-- BEGIN Document extract --

Distinct from the official police societies, created by the central government for the general security, there also existed certain private and voluntary associations called peace-guilds, entered into by the inhabitants of London and other towns for their own protection. Each guild consisted of members arranged in ten groups under ten headmen, one of whom acted as chief of the guild and treasurer, the remainder forming a kind of consulting committee to discuss and advise upon the various interests of the associations at their monthly gatherings. The object of these guilds was simply mutual assurance, and each member had to pay fourpence to a common fund, out of which subscribers were compensated for any loss they might sustain through theft, the treasurer being authorised further to contribute a sum not exceeding one shilling towards the apprehension of delinquents.

The military and police systems were closely allied: the national militia was organised in tythings and hundreds, and had a place to fill in the complete design of peace maintenance; its embodiment was not only resorted to in time of war, it was also liable to be called out by "summons of the array" if disturbances were feared, or even for the pursuit of a single fugitive from justice, but its members could not be called upon to serve beyond the limits of their respective shires except to repel invasion. Every free Englishman between the ages of fifteen and sixty (the clergy and infirm only excepted) was liable to be called upon to perform three public services[14] for the peace of the commonwealth; he was bound to assist in repelling invasions, in crushing rebellions, and in suppressing riots. The Sheriffs therefore who were responsible for the conservancy of the peace in the hundreds were enabled to muster the posse comitatus, or whole available police force of the shire, in case of emergency. All men went armed in those days, and since the members of a tything were obliged on the summons of a headborough to join in the pursuit, the cry of "Stop thief" was a formidable weapon in the hands of the local executive.

The Anglo-Saxon conception of police functions is thus clearly intelligible: the internal peace of the country was held by them to be of the first importance, and every free man had to bear his part in maintaining it; theoretically all men were policemen, and it was only for the sake of convenience that the headborough (or tythingman as he came to be more generally called) answered for those of his neighbours, on whom he had to rely in case of necessity. The word "peace" was used in its widest possible meaning, and a breach of the peace was understood to include all crimes, disorders, and even public nuisances. The principle on which the police system was based was primarily preventive. "The conservancy of the peace," says Lambard, "standeth in three things: that is to say, first, in foreseeing that nothing be done that tendeth either directly or by means to the breach of the peace; secondly, in quieting and pacifying those that are occupied in the breach of the peace; and thirdly, in punishing such as have already broken the peace." Our Saxon ancestors did not spend much time in "quieting" or "pacifying"—a lawbreaker was at war with the community and received no quarter—but in other respects Lambard's definition applies.

-- END Document extract --

### Stated task 1
In the passage on early English policing, how much did each peace-guild member pay into the common fund?
### Stated task 2
List the three public services that the passage on early English policing says every free Englishman could be called upon to perform.
### Stated task 3
Please rewrite the paragraph of the passage on early English policing that begins "The military and police systems were closely allied" as a bulleted list, keeping its main facts.

-- BEGIN Information supplied --

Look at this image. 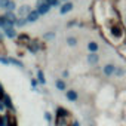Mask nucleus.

-- END Information supplied --

### Task answer 1
Fourpence.

### Task answer 2
- Assisting in repelling invasions
- Crushing rebellions
- Suppressing riots

### Task answer 3
- The military and police systems were closely allied. The national militia was organized in tythings and hundreds and formed part of the overall design of peace maintenance.
- The militia was embodied in time of war. It could also be called out by "summons of the array" if disturbances were feared, or even to pursue a single fugitive.
- Its members could not be required to serve outside their own shires except to repel invasion.
- Every free Englishman aged fifteen to sixty could be called on for three public services: repelling invasions, crushing rebellions, and suppressing riots. The clergy and the infirm were exempt.
- Sheriffs, who were responsible for keeping the peace in the hundreds, could therefore muster the posse comitatus, the whole available police force of the shire, in an emergency.
- All men went armed, and members of a tything had to join a pursuit when a headborough summoned them. This made the cry of "Stop thief" a formidable weapon for the local executive.